=== Texto de leitura ===
Quando eu era pequena, eu tinha um escritório. Desculpe, meu avô tinha um escritório. Na parte sul do quarto havia uma longa escrivaninha cheia de papéis importantes, e à sua frente uma mesinha, com uma cadeira baixa e uma pilha de páginas A4 sobre ela, incontáveis ​​marcadores de todas as cores do arco-íris espalhados no local de trabalho. Eu ficava horas no meu “escritório”, pintando animais e desenhando paisagens, enquanto meu avô trabalhava em silêncio, sorrindo para mim. Um dia, vovó abriu a porta do escritório e começou a falar agitadamente com meu avô. Não me lembro do que ela estava falando. Só consigo recriar o rosto dela, vermelho e molhado, a boca murmurando palavras que não dava para entender, enquanto meu avô olhava para o computador, concentrado, digitando algo que precisava mandar para o trabalho. Eu me levantei e corri para fora do escritório. Nunca falei sobre isso para ninguém da família, que nunca falaram sobre isso com ninguém, nunca.

=== Questões e tarefas ===
A) No relato sobre o escritório do avô, o que ficava à frente da longa escrivaninha na parte sul do quarto?
B) Retome o relato sobre o escritório do avô logo após a última frase e dê continuidade à narrativa.

=== Seção de dados ===
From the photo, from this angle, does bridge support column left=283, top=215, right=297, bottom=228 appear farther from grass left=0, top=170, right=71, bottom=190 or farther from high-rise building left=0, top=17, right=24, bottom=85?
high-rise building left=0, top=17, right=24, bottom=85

=== Respostas por tarefa ===
A) Uma mesinha, com uma cadeira baixa e uma pilha de páginas A4 sobre ela.

B)
A primeira mulher a se tornar estatística no ano dois mil e vinte foi uma moradora de uma pequena cidade no sul. Aconteceu quatro dias depois da véspera de Ano Novo, e no mesmo parque onde costumo passar horas dos meus dias, escreveram na parede: É necessário um ministro para o assassinato de mulheres (“Sar Le Inianei Retzach Nashim”). Lembrei-me de uma amiga que havia me dito este mesmo “slogan” meses atrás, e que junto com suas reclamações sobre o atual governo também me falava sobre seu relacionamento afetivo. Um dia, ela veio triste até mim para desabafar sobre uma briga que houve entre ela e o namorado, na qual ele completamente alterado, pouco antes de sair batendo a porta da casa, mandou para ela em silêncio com a ajuda de seu dedo médio um “vá se f****”. Ela me disse isso com vergonha e eu fiquei em silêncio. Eu não soube o que dizer.

Nunca sabemos o que dizer em tais situações. Sabemos, depois, gritar nas ruas segurando placas em passeatas e ficar chocados na frente da TV. Somos campeões em escrever longos posts nas redes sociais e mencionar casos de violência em grupos de WhatsApp. A gente sempre sabe exigir “Sar Le Inianei Retzach Nashim”.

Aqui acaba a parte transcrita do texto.